Guys can be more aggressive but it hasn’t really been a problem. I remember a couple of weeks after the roller rink party, my friend and I went to (the West Hollywood gay bar) the Abbey. This guy came up and kind of offered his hand and he had his business card hidden in his hand, you know, like ‘Call me.’ I just thought, ‘Eww,’ but I’d like to think that if a girl came up to me and did that it would be just as cheesy.
Before Heights you played another gay urbanite in the psychological thriller The 24th Day. Do these roles offer you a chance to show your stuff in a way that big budget Hollywood movies don’t?
Certainly. I think if you’re serious about this business and want to have a long career, you have to be open and willing to explore other personalities. That’s what it’s about. You’re an actor. I’ve been lucky enough to keep getting steady work, and I’ve done some really cool big action movies and they’re great to be a part of because the whole world sees them. On the other hand, it creates an appetite to, you know, put on a new suit.
And lose the Cyclops mask and show your eyes for a change.
And show your eyes and try something different. I don’t want to be one of those actors that say, “I don’t get jobs because I’m pretty and I want to prove that I’m an actor.” That kind of bothers me, but most actors want to act and dig deep and challenge themselves. Playing Cyclops in X-Men was a challenge in a whole different way. Then I was lucky enough to finish X-Men 2 and go right something totally different with The Notebook.
Which can make me cry just thinking about it.
I almost cry every time I see it. (Laughs) Some people think it’s hokey, but I think its nice to see those types of classic love stories still being made.
In addition to Heights, you’ll soon been seen in Alibi which stars your former X-Men cohort, Rebecca Romijn. I assume she’s not naked and blue in this movie.
Yes, it’s great to work with her again and not have her blue. Although it’s always good to have her naked. It’s a fun movie. Steve Coogan plays a guy who thinks that all men cheat or have the capacity to cheat, so he creates a very elaborate alibi service for people who want to cheat on their boyfriends, girlfriends, husbands, wives, and whatnot. I play this rich kid who’s a pompous arrogant jerk and then when things start to get bad, all his true wimpiness gets exposed. Then I’ve got 10th and Wolf with Giovanni Ribisi and Val Kilmer and Dennis Hopper. It’s about these kids whose fathers were some of the last dying Philadelphia mob and they have to choose whether to carry on that legacy or just drop it and do something different.
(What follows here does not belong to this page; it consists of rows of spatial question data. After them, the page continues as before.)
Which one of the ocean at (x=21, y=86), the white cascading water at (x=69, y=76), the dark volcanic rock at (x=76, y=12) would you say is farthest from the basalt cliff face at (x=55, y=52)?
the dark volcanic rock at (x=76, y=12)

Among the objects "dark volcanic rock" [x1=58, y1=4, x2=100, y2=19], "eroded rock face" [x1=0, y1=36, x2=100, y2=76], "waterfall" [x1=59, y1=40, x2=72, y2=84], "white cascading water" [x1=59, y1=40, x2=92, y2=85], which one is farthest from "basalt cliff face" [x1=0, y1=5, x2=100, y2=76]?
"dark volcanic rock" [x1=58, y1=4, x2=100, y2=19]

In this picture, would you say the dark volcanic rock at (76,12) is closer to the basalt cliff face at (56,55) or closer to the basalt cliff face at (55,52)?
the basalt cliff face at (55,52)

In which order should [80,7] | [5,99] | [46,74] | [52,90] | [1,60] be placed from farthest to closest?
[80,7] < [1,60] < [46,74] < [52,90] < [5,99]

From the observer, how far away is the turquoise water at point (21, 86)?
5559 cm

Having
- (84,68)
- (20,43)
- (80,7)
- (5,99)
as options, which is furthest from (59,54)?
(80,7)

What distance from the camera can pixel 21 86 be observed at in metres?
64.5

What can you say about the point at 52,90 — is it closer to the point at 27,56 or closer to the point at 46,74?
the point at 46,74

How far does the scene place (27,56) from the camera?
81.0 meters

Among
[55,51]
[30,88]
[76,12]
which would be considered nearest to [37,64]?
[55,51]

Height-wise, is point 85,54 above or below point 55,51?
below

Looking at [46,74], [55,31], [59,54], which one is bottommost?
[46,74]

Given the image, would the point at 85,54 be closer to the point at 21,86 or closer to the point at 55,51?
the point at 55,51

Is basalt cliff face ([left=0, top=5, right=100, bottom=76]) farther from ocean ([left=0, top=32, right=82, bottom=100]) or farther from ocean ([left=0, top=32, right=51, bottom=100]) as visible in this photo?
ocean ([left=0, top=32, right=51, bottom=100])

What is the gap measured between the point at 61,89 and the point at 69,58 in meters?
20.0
And now you’re off to Australia to shoot Superman Returns for X-Men director Bryan Singer.
I’m playing Lois Lane’s fiancé. It’s basically The Notebook all over again. (Laughs) No, actually it’s very different. It’s very, very cool.
Are you going to be suiting up again as Cyclops in X-Men 3?
It’s very complicated. I want nothing more than to be a part of X-Men 3, especially since they’re probably going into the Dark Phoenix saga which would include my character a lot but the schedule might conflict with Superman. I hope it all works out. I told them I’d do it for free.
What’s your favorite X-Men collectible?
You should ask my son. He plays with my action figure. He tortures it and throws it onto the roof of my house, into the pool.
Do you see much of an overlap of X-Men and 24th Day fans?
It’s kind of two different markets. Although I was in the Phoenix airport and the guy making my drink at Starbucks goes, “James Marsden, right?” I go, “Yeah.” And he goes, “X-Men, 24th Day.” I went, ‘That’s eclectic grouping,’ and he goes, ‘Well, I could have gone with Sugar and Spice, and Disturbing Behavior.” I was like “Jesus, okay.”
I have a funny feeling that guy might someday read this interview.
(Laughs) He knew all my movies but he just wanted to hit the extremes. It’s not very often that that happens.